> **Records provided**:
+===+
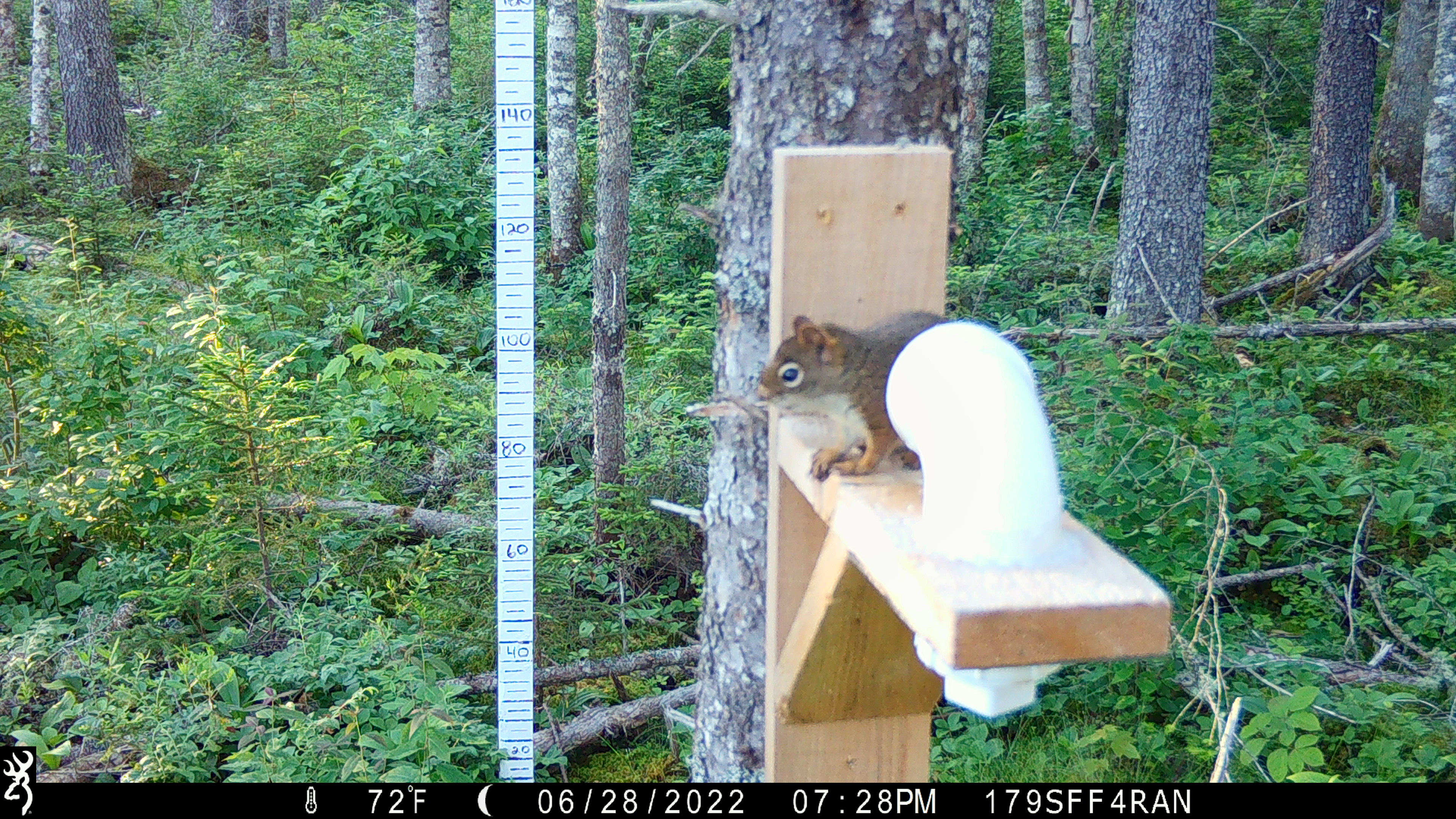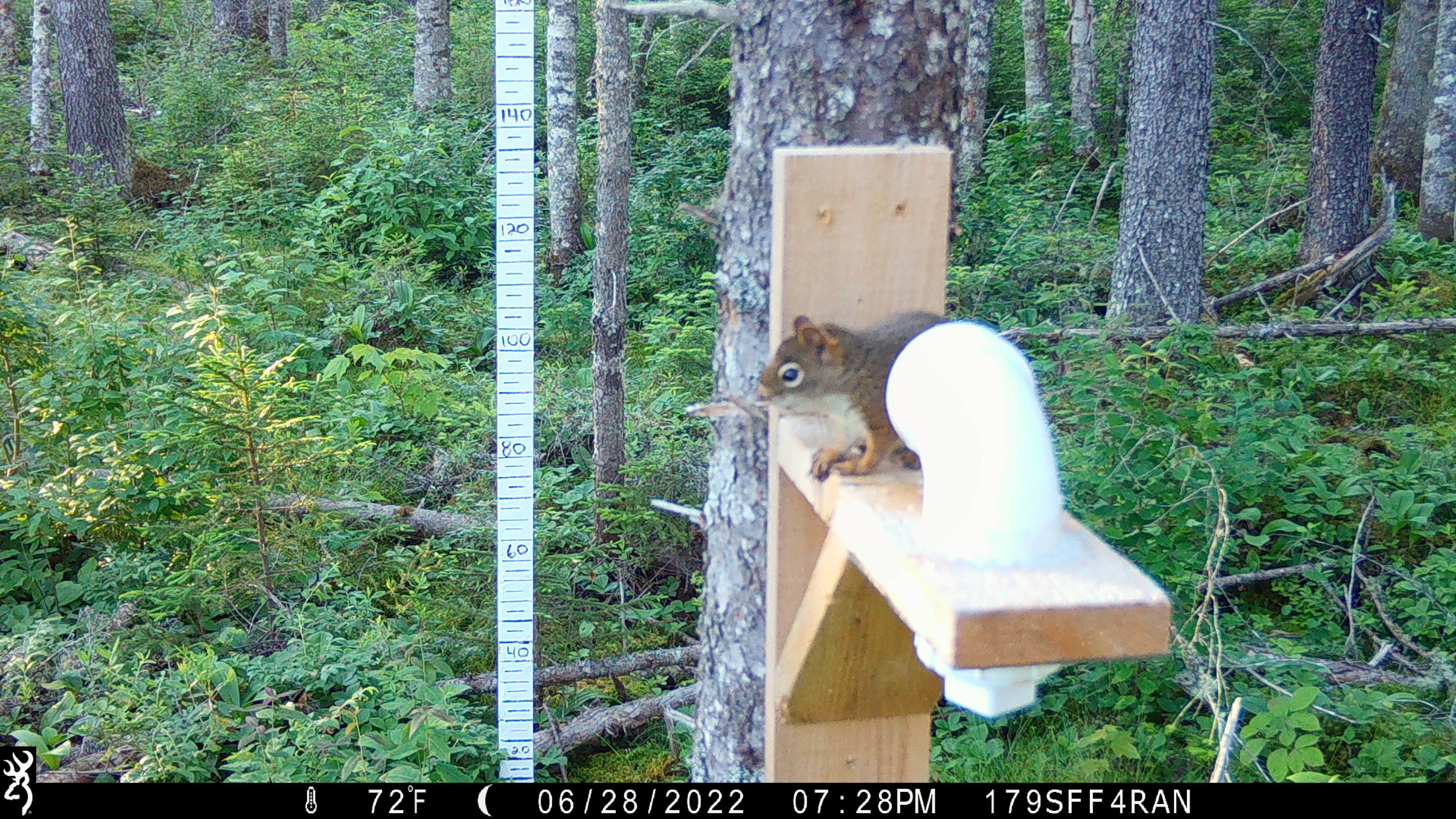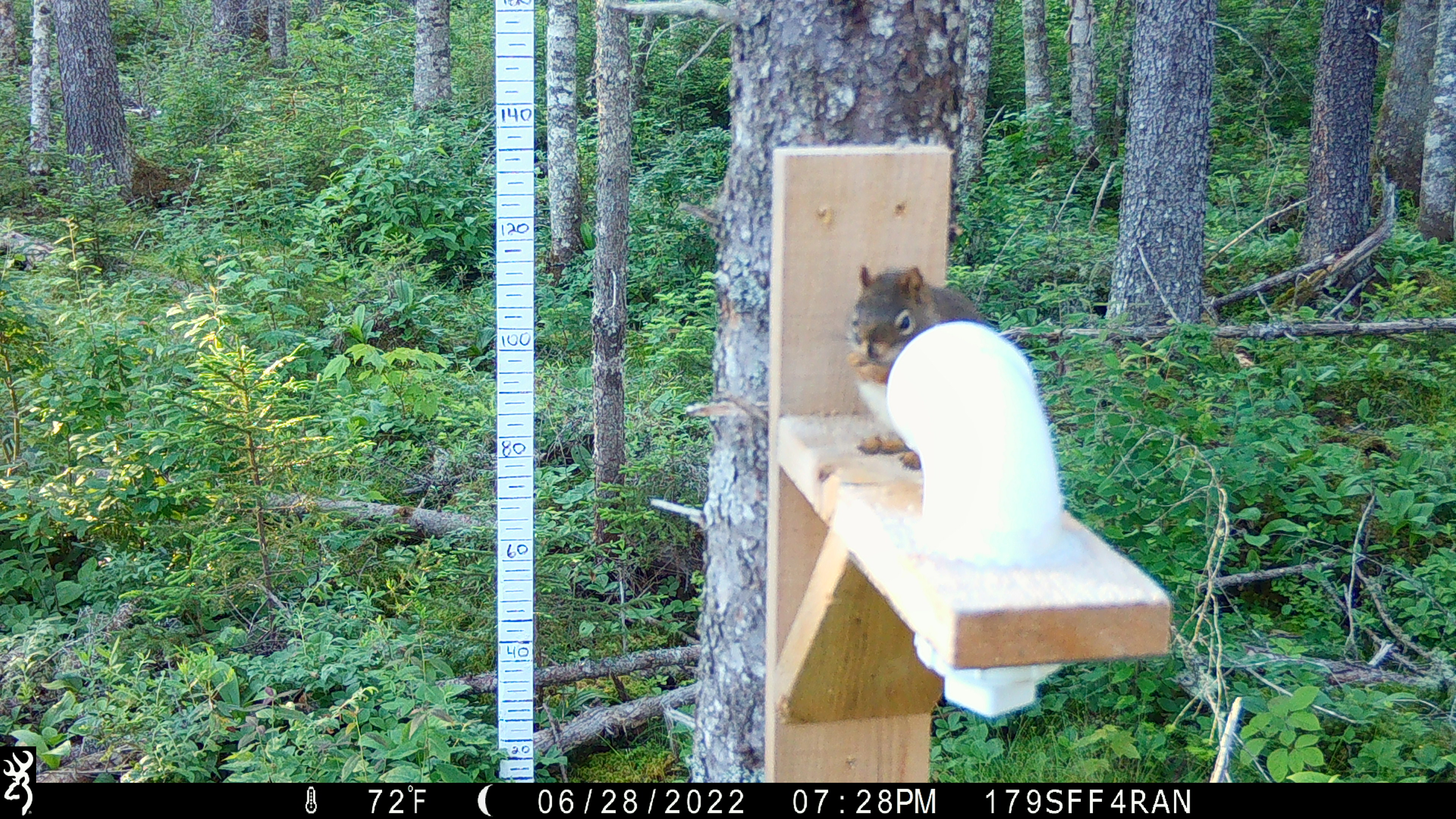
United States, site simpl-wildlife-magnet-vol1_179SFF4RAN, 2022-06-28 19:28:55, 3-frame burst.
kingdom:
+===+
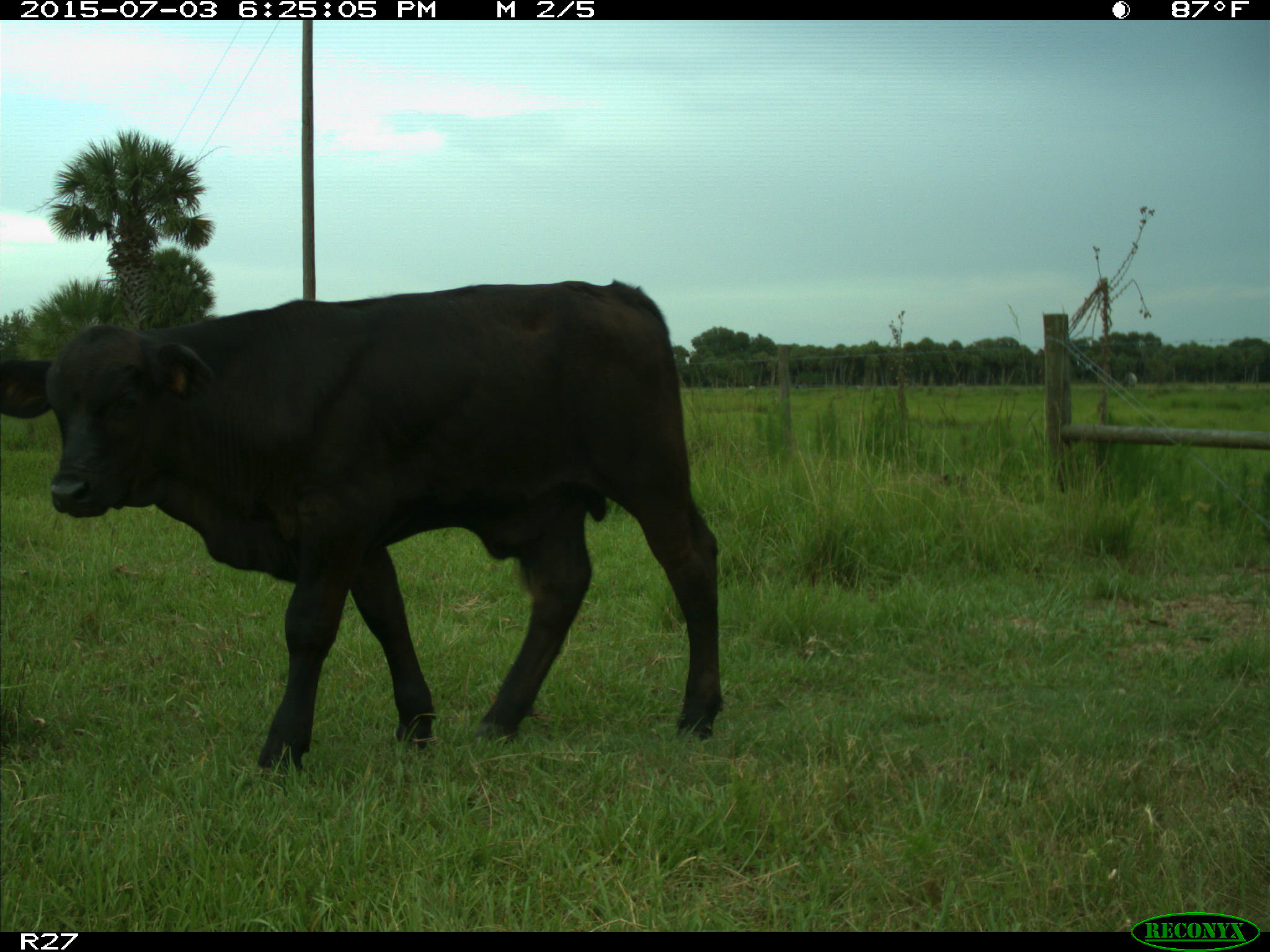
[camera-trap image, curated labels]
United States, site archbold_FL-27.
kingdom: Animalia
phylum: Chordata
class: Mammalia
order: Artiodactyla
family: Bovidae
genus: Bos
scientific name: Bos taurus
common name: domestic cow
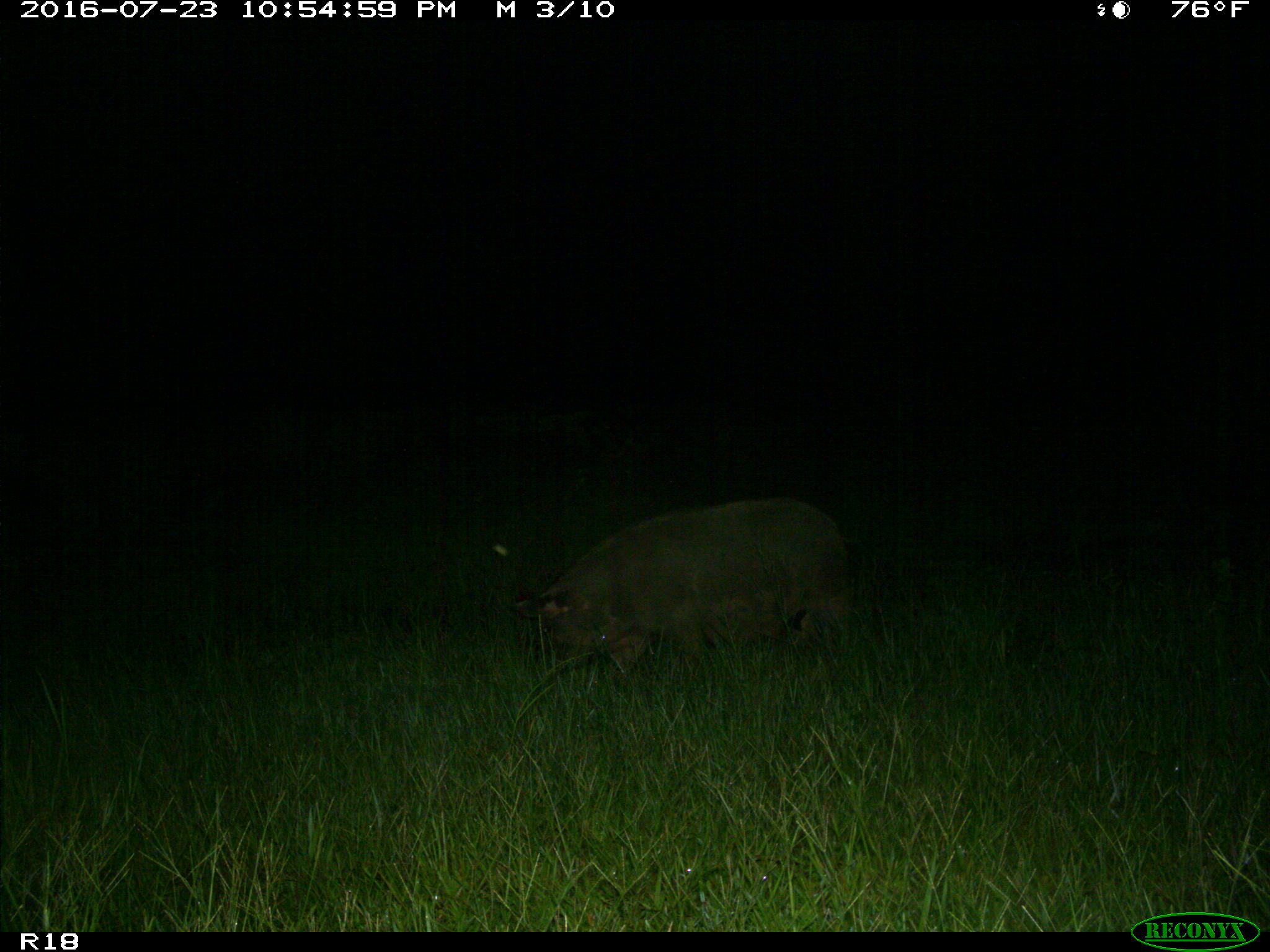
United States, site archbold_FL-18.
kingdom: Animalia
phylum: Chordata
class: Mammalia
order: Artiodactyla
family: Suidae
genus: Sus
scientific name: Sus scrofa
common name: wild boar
+===+
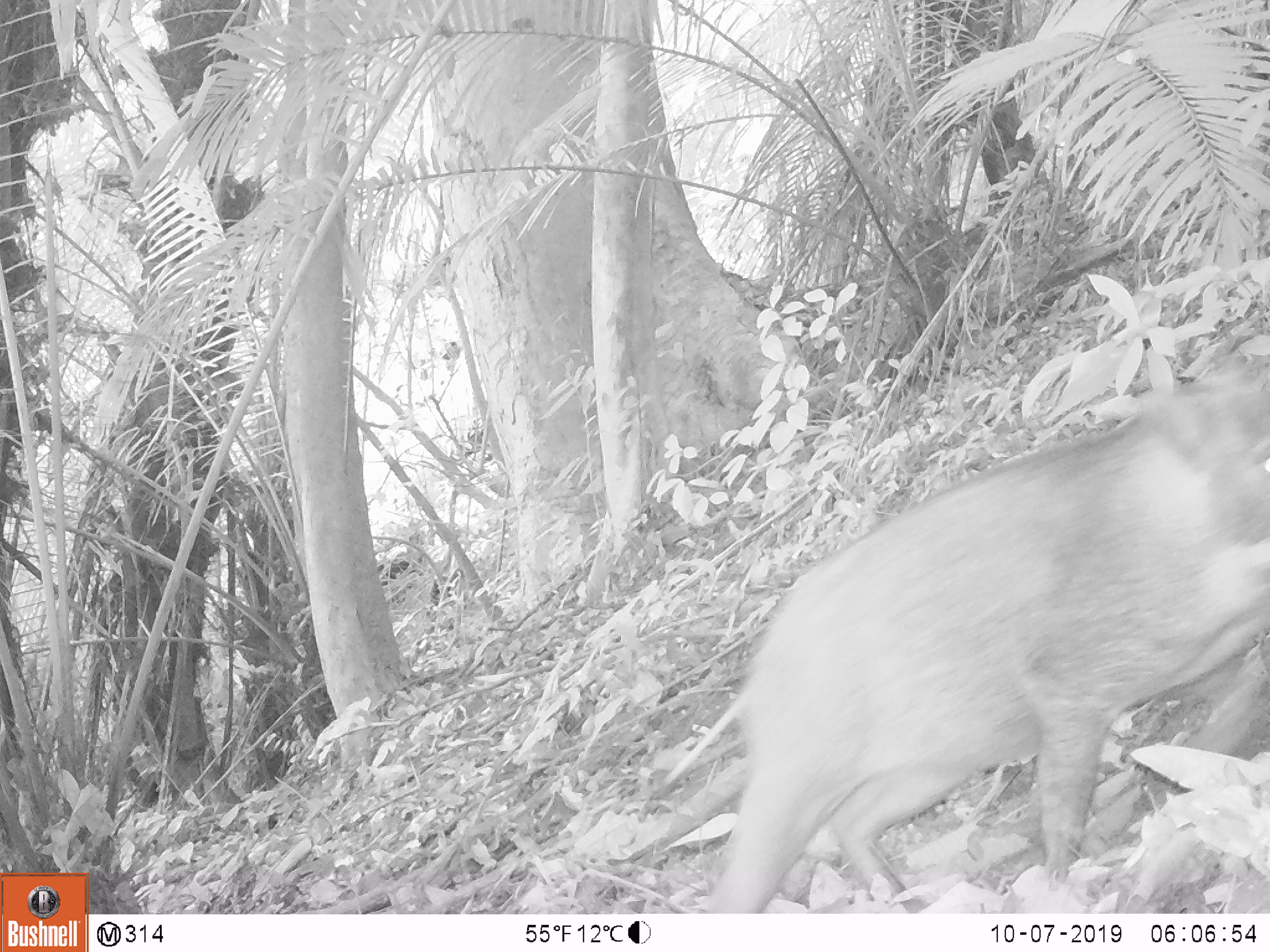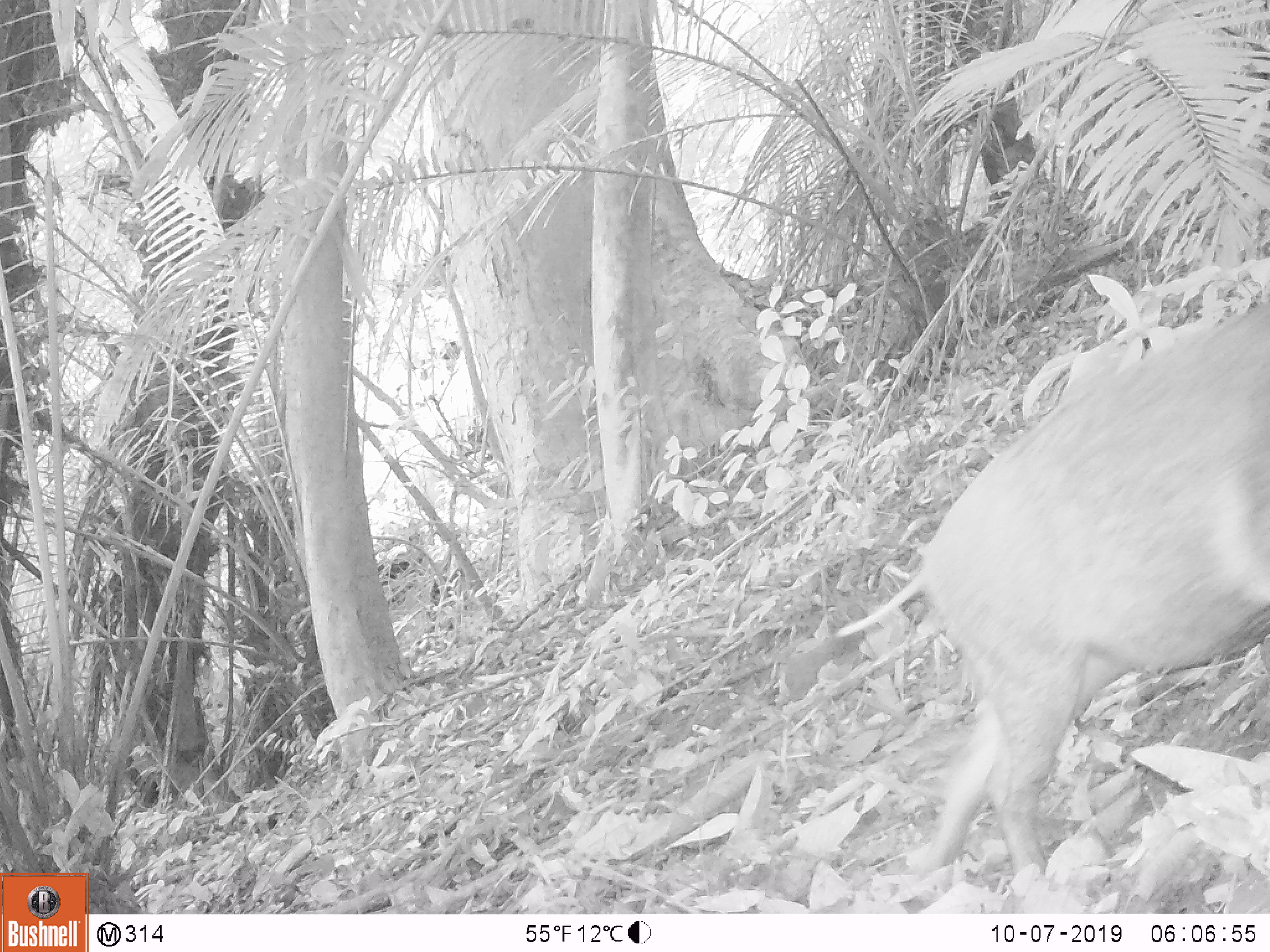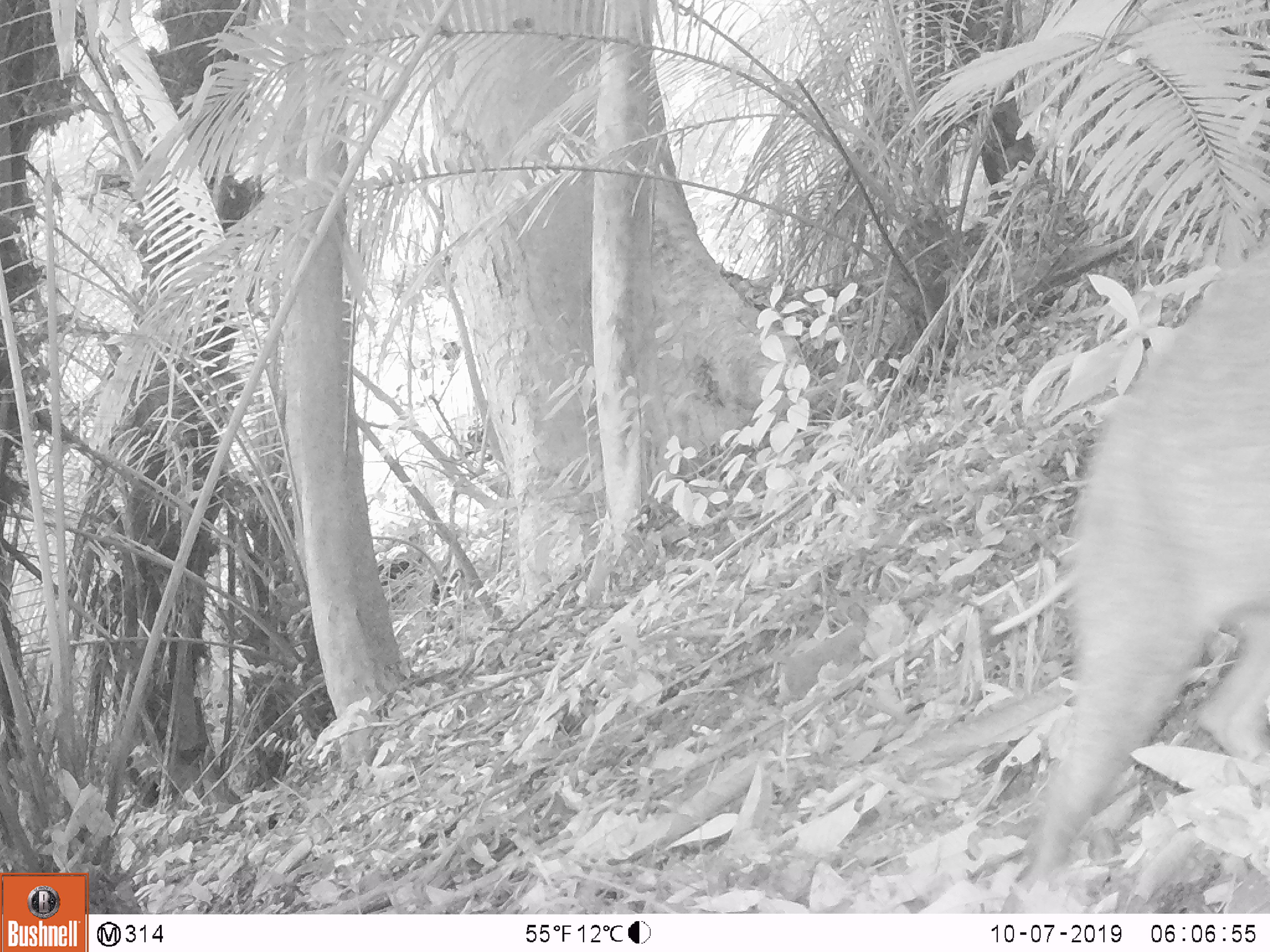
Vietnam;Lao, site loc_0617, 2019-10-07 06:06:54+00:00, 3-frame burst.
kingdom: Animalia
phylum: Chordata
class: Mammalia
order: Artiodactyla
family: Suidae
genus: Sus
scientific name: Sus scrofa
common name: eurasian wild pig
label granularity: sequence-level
+===+
If a line in the records above contains the word "site", copy it.

> **Response to the exercise**:
United States, site simpl-wildlife-magnet-vol1_179SFF4RAN, 2022-06-28 19:28:55, 3-frame burst.
United States, site archbold_FL-27.
United States, site archbold_FL-18.
Vietnam;Lao, site loc_0617, 2019-10-07 06:06:54+00:00, 3-frame burst.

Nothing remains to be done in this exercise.